Aviary by Maria Dong
My rating: 2 of 5 stars
Aviary begins with 19-year old Hee-Jin huddled down on the floor of her dingy Seoul apartment. She’s tense and nervous. We quickly understand that life hasn’t been an easy road for Hee-Jin. A knock on the door startles her. Is it the police, coming to ship her off to North Korea?
As an undocumented immigrant, this is a constant concern for her. Opening the door, she discovers not the judgemental glares of the police, but the disfigured, bird-like corpse of her younger sister, Hee-Young.

Hee-Jin is shocked. She can’t make sense of it. The last she knew Hee-Young was in America, enrolled in an exclusive and cutting-edge Art Program. Hee-Young was succeeding in pursuing her dreams. What is she doing back in Seoul, dead from an apparent bizarre overdose?
Searching her pockets, Hee-Jin discovers Hee-Young’s passport and a return ticket to America. Seeing her chance for freedom, Hee-Jin assumes her sister’s identity, takes the passport, the ticket, and hopefully Hee-Young’s place within this mysterious program. She’s determined to figure out what happened to her sister.

Before you come at me for spoilers, please note, all the above information can be found within the Publisher’s synopsis and it sold me. This sounded suspenseful and I wanted to know what happened to Hee-Young.
I was quite invested in the beginning. Hee-Jin ends up getting to America quickly. This all takes place by 11% into the novel. I really enjoyed the entire opening section.
By 17%, however, the pace slows down and a new perspective is introduced, Callie. She’s a woman with a connection to the Arts Program that Hee-Young was attending. I found her perspective extremely tedious and boring. That fact didn’t change throughout.

I had anticipated that Hee-Jin getting to America and immersing herself within Hee-Young’s life would increase the tension. I was expecting a steady build throughout, but it didn’t feel that way to me. Hee-Jin felt like such a passive character. I was expecting her to be digging around with haste, trying to figure out what happened to Hee-Young, but I didn’t feel like that developed as it could have.
Additionally, it took forever to get anywhere and even when things did start to kick off, I didn’t find them particularly earth-shattering, or even compelling. Callie’s sections really slowed down the pace for me since I had zero interest in her.
I would have much preferred to either just follow Hee-Jin, or perhaps to have had Hee-Jin more actively pursuing the truth in the present timeline, and then having a past perspective following Hee-Young, where we actually discover what happened to her at the Art Program.
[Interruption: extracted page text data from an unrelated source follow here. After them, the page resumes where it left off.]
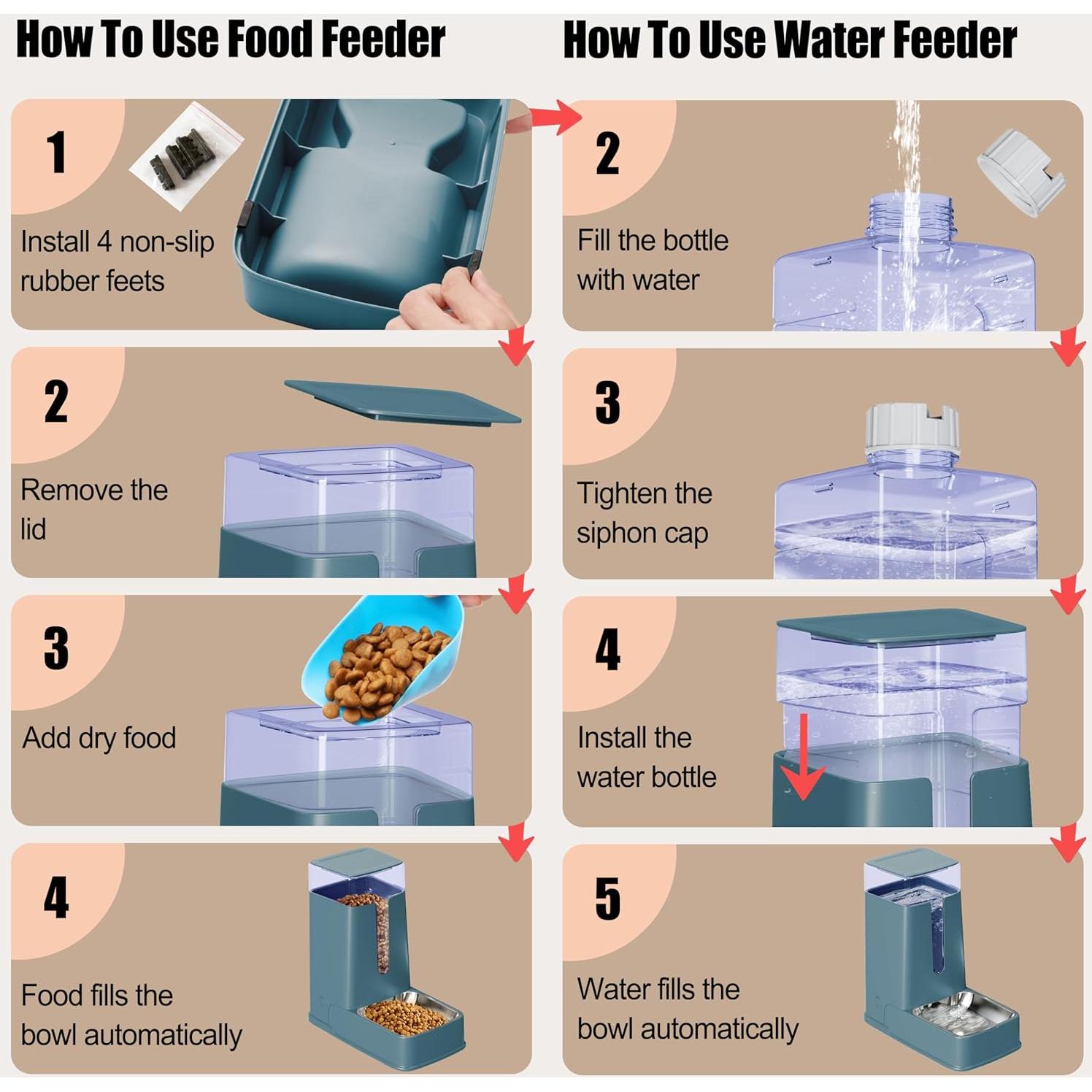 How To Use Food Feeder

1
Install 4 non-slip rubber feets

2
Remove the lid

3
Add dry food

4
Food fills the bowl automatically

How To Use Water Feeder

2
Fill the bottle with water

3
Tighten the siphon cap

4
Install the water bottle

5
Water fills the bowl automatically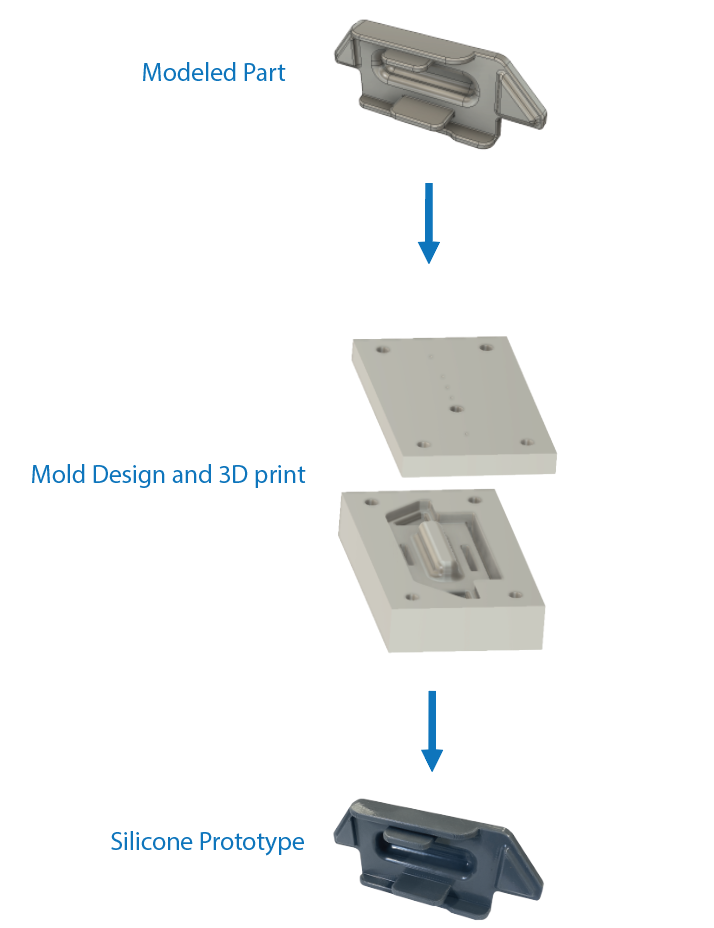 Modeled Part

Mold Design and 3D print

Silicone Prototype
By 65% in, I was mentally checked out. I just wanted it to be over. Oofh, I’m sorry. I know this sounds salty, but I have to be honest about my experience. I’m sure this author is a lovely human, because of the care spent on these characters, but this book felt like it would never end for me.
While the novel comes in at 321-pages, I felt like I was plodding through a 721-page tome. I’m sure many will value the important topics touched upon and social commentary, but I needed it to be a lot punchier than it is.

Thank you to the publisher, Severn House, for providing me a copy to read and review.
While this didn’t appeal to my particular tastes, I’m sure many Readers are going to be able to connect with it more than I did.